From	Robert Kern <robert.kern@gmail.com>
Date	2014-01-16 15:46 +0000
Message-ID	<mailman.5590.1389887225.18130.python-list@python.org>
In reply to	#64048

On 2014-01-16 04:05, Roy Smith wrote:
> Rita <rmorgan466@gmail.com> writes:
>>> I know its frowned upon to do work in the __init__() method and only
>>> declarations should be there.
>
>
> In article <mailman.5555.1389834993.18130.python-list@python.org>,
>   Ben Finney <ben+python@benfinney.id.au> wrote:
>
>> Who says it's frowned on to do work in the initialiser? Where are they
>> saying it? That seems over-broad, I'd like to read the context of that
>> advice.
>
> Weird, I was just having this conversation at work earlier this week.
>
> There are some people who advocate that C++ constructors should not do a
> lot of work and/or should be incapable of throwing exceptions.  The pros
> and cons of that argument are largely C++ specific.  Here's a Stack
> Overflow thread which covers most of the usual arguments on both sides:
>
> http://stackoverflow.com/questions/293967/how-much-work-should-be-done-in
> -a-constructor
>
> But, Python is not C++.  I suspect the people who argue for __init__()
> not doing much are extrapolating a C++ pattern to other languages
> without fully understanding the reason why.

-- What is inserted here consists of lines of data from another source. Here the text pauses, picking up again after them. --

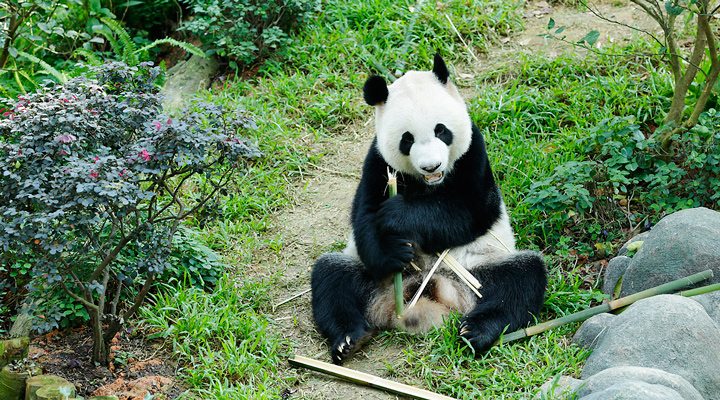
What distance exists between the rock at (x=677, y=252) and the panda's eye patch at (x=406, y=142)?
63.2 inches

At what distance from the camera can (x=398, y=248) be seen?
5273 millimetres

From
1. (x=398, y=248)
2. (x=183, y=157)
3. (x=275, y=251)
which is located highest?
(x=183, y=157)

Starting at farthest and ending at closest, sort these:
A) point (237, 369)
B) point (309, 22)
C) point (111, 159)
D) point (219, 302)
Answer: point (309, 22), point (219, 302), point (237, 369), point (111, 159)

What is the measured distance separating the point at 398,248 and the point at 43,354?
2.20 m

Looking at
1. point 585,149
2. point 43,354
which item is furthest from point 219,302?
point 585,149

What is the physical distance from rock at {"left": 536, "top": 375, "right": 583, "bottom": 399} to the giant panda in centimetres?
56

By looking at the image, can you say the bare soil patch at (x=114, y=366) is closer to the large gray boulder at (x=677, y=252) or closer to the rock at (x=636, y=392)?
the rock at (x=636, y=392)

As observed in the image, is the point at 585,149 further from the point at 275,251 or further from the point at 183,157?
the point at 183,157

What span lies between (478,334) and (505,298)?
1.09 ft

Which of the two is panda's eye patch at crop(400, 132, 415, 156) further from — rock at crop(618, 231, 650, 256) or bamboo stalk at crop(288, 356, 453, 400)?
rock at crop(618, 231, 650, 256)

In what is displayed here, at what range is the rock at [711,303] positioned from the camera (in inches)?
191

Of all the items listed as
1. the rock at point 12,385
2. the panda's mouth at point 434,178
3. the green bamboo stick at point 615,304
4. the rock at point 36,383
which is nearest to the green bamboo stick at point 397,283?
the panda's mouth at point 434,178

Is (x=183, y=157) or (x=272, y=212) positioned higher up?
(x=183, y=157)

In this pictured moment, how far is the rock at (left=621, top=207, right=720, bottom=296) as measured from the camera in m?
5.12
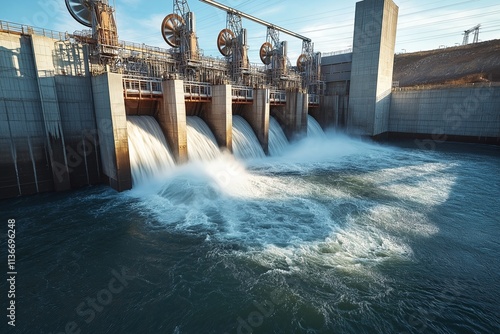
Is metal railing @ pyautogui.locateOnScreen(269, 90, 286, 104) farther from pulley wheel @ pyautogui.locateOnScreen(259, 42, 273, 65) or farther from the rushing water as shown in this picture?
the rushing water

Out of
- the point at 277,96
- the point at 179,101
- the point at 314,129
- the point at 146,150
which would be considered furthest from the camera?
the point at 314,129

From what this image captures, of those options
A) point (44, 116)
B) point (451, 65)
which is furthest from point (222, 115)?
point (451, 65)

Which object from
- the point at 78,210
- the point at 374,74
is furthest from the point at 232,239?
the point at 374,74

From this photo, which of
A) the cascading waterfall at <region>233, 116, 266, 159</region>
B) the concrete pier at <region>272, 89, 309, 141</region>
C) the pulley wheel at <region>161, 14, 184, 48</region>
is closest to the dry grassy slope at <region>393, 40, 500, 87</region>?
the concrete pier at <region>272, 89, 309, 141</region>

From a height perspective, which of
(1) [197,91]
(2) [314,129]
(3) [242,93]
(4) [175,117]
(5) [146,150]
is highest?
(3) [242,93]

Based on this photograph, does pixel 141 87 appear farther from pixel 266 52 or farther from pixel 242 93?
pixel 266 52

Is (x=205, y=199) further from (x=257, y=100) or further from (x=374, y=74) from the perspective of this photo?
(x=374, y=74)

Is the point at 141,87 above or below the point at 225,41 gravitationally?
below

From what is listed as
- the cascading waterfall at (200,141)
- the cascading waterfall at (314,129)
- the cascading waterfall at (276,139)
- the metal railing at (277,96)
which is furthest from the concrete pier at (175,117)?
the cascading waterfall at (314,129)
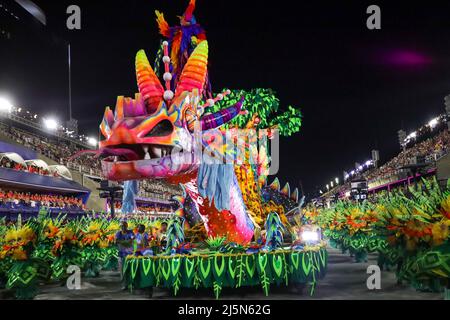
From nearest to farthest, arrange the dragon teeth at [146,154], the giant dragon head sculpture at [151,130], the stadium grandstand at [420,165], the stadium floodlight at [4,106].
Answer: the giant dragon head sculpture at [151,130] < the dragon teeth at [146,154] < the stadium grandstand at [420,165] < the stadium floodlight at [4,106]

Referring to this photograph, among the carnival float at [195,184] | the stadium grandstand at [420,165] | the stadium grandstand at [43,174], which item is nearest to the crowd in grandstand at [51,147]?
the stadium grandstand at [43,174]

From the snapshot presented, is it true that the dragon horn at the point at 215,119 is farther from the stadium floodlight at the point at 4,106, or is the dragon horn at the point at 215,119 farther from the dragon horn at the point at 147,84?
the stadium floodlight at the point at 4,106

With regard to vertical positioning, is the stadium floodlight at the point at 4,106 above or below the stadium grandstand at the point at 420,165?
above

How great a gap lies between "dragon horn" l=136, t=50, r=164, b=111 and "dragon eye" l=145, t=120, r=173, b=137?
0.36 meters

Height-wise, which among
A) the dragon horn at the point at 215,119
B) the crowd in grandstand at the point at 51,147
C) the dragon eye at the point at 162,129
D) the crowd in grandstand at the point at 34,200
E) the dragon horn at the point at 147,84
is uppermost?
the crowd in grandstand at the point at 51,147

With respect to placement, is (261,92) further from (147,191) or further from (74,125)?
(74,125)

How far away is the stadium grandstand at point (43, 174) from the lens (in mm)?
22531

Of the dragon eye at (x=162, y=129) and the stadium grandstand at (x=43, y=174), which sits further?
the stadium grandstand at (x=43, y=174)

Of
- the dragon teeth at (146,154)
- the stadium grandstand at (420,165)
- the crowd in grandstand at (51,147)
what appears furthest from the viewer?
the crowd in grandstand at (51,147)

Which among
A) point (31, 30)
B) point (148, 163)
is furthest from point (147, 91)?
point (31, 30)

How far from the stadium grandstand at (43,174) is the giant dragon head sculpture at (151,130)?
13.0 meters

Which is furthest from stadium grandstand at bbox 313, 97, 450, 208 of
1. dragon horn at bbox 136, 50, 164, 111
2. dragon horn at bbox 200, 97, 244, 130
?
dragon horn at bbox 136, 50, 164, 111

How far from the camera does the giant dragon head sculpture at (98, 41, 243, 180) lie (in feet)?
16.9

I'm one of those people who tends to argue this, but my limited experience with 
C++ does not inform my opinion one way or the other.

I prefer to keep my __init__() methods as dumb as possible to retain the 
flexibility to construct my objects in different ways. Sure, it's convenient to, 
say, pass a filename and have the __init__() open() it for me. But then I'm 
stuck with only being able to create this object with a true, named file on 
disk. I can't create it with a StringIO for testing, or by opening a file and 
seeking to a specific spot where the relevant data starts, etc. I can keep the 
flexibility and convenience by keeping __init__() dumb and relegating various 
smarter and more convenient ways to instantiate the object to classmethods.

Which isn't to say that "smart" or "heavy" __init__()s don't have their place 
for some kinds of objects. I just think that dumb __init__()s should be the default.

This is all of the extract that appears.